“主子,您回来了……”芙蕖从屋内退了门出来迎我,却不想见了朱棣也在,只能屈身行礼道,“奴婢见过王爷。”
朱棣点了头,示意芙蕖起身,芙蕖见我二人都站在门外,便殷切道,“主子,王爷,外头风大,都快些进屋吧。”
我本不想邀朱棣进屋,却不料想让芙蕖先说了这话,我自然也不好再往外赶人,只能,勉强一笑,道,“四爷有什么话进屋说吧。”
朱棣没有推却,跟着我进屋,我叫芙蕖将银碳烧着,又备了些茶水点心,浅笑一声道,“没想到今儿真的和四爷一同守岁了。”
朱棣暖暖一笑,抿了一口茶水,又抬头打量屋子里的一切,最后将目光落在一旁正拨弄银碳的芙蕖身上道,“芙蕖伺候地可还尽心吗?若是伺候的不好,我再调几个侍女来给你。”
“不用,芙蕖侍候得挺好的,也是先王妃用过的人,做事自然妥帖,你若再挑人给我,只怕不了解我的习惯,反倒束手束脚,乱哄哄的一团。”我连忙回绝了他的好意,而且下人贵忠不贵多,一个芙蕖我都还没彻底摸清楚藏得什么心思呢,我怎敢再要别人?
身后芙蕖用银簪挑拨着炭盆里的银碳,引得银碳一阵地噼啪作响,燃起了炭火,芙蕖才又直起了身子,往我这边走来,轻声招呼道,“主子,银碳烧好了,奴婢这便出去候着。”
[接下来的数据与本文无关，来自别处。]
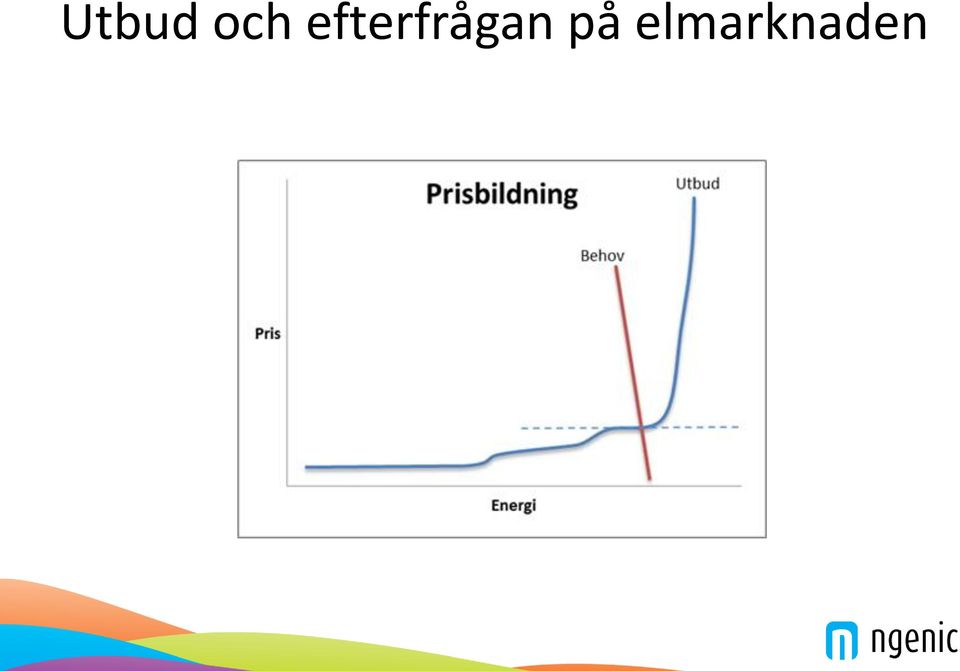 Utbud och efterfrågan på elmarknaden

Prisbildning

Utbud

Behov

Pris

Energi

ngenic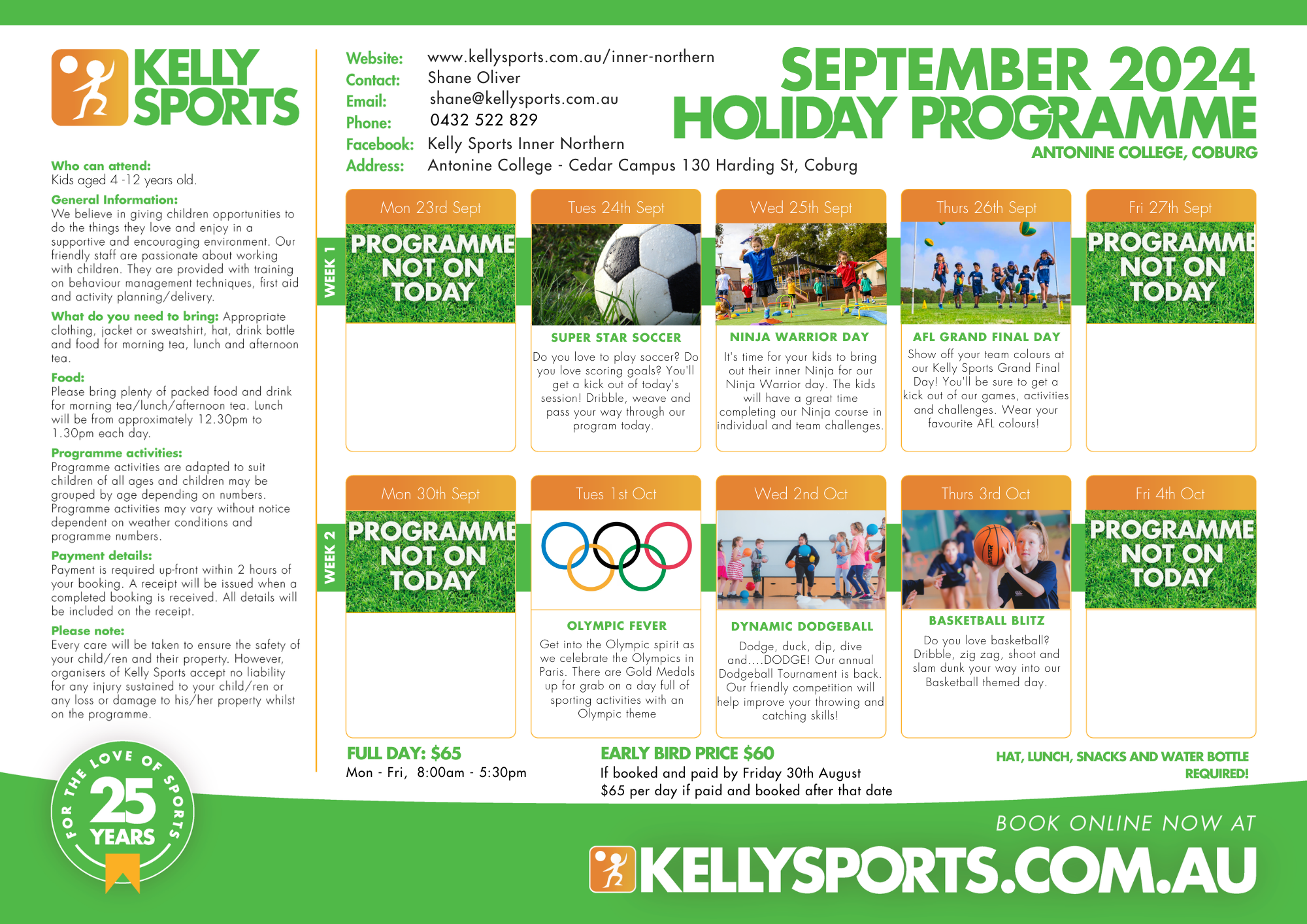 KELLY SPORTS

Who can attend:
Kids aged 4 -12 years old.

General Information:
We believe in giving children opportunities to do the things they love and enjoy in a supportive and encouraging environment. Our friendly staff are passionate about working with children. They are provided with training on behaviour management techniques, first aid and activity planning/delivery.

What do you need to bring: Appropriate clothing, jacket or sweatshirt, hat, drink bottle and food for morning tea, lunch and afternoon tea.

Food:
Please bring plenty of packed food and drink for morning tea/lunch/afternoon tea. Lunch will be from approximately 12.30pm to 1.30pm each day.

Programme activities:
Programme activities are adapted to suit children of all ages and children may be grouped by age depending on numbers. Programme activities may vary without notice dependent on weather conditions and programme numbers.

Payment details:
Payment is required up-front within 2 hours of your booking. A receipt will be issued when a completed booking is received. All details will be included on the receipt.

Please note:
Every care will be taken to ensure the safety of your child/ren and their property. However, organisers of Kelly Sports accept no liability for any injury sustained to your child/ren or any loss or damage to his/her property whilst on the programme.

FOR THE LOVE OF SPORTS 25 YEARS

Website: www.kellysports.com.au/inner-northern
Contact: Shane Oliver
Email: shane@kellysports.com.au
Phone: 0432 522 829
Facebook: Kelly Sports Inner Northern
Address: Antonine College - Cedar Campus 130 Harding St, Coburg

SEPTEMBER 2024
HOLIDAY PROGRAMME
ANTONINE COLLEGE, COBURG

WEEK 1

Mon 23rd Sept
PROGRAMME NOT ON TODAY

Tues 24th Sept
SUPER STAR SOCCER
Do you love to play soccer? Do you love scoring goals? You'll get a kick out of today's session! Dribble, weave and pass your way through our program today.

Wed 25th Sept
NINJA WARRIOR DAY
It's time for your kids to bring out their inner Ninja for our Ninja Warrior day. The kids will have a great time completing our Ninja course in individual and team challenges.

Thurs 26th Sept
AFL GRAND FINAL DAY
Show off your team colours at our Kelly Sports Grand Final Day! You'll be sure to get a kick out of our games, activities and challenges. Wear your favourite AFL colours!

Fri 27th Sept
PROGRAMME NOT ON TODAY

WEEK 2

Mon 30th Sept
PROGRAMME NOT ON TODAY

Tues 1st Oct
OLYMPIC FEVER
Get into the Olympic spirit as we celebrate the Olympics in Paris. There are Gold Medals up for grab on a day full of sporting activities with an Olympic theme

Wed 2nd Oct
DYNAMIC DODGEBALL
Dodge, duck, dip, dive and....DODGE! Our annual Dodgeball Tournament is back. Our friendly competition will help improve your throwing and catching skills!

Thurs 3rd Oct
BASKETBALL BLITZ
Do you love basketball? Dribble, zig zag, shoot and slam dunk your way into our Basketball themed day.

Fri 4th Oct
PROGRAMME NOT ON TODAY

FULL DAY: $65
Mon - Fri, 8:00am - 5:30pm

EARLY BIRD PRICE $60
If booked and paid by Friday 30th August
$65 per day if paid and booked after that date

HAT, LUNCH, SNACKS AND WATER BOTTLE REQUIRED!

BOOK ONLINE NOW AT
KELLYSPORTS.COM.AU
“芙蕖,你在一边候着。”说罢,我冲朱棣轻轻一笑道,“想必四爷也不会介意吧。”
其实按说,我是不该将芙蕖留下的,一来是三保师兄那张纸条一直让我惴惴不安,二来我也知道,今晚朱棣自是会有一些不该说的话要与我说。不过,我倒是想反其道而行,趁机也好试探试探芙蕖到底藏了什么心思。
朱棣没有反驳我,十分大度地暖暖一笑,“客随主便。”
我重又给他斟了茶水,道,“不知四爷可否答应苏筱一件事情?”
“嗯,你说。”
“明日是大年初一,苏筱想出去王府逛逛。”
“明日?”他微微紧了眉心,有些为难道,“明日宫中大宴,我本想带你一同进宫去……”
“阖宫大宴,我也可以去吗?”我挑了挑眉,本以为,这辈子再跟皇宫无缘,没想到,确实朱允炆的大婚再度成全了我,想来,我也好久没见皇后娘娘了,也不知这些日子,她老人家的身体怎样。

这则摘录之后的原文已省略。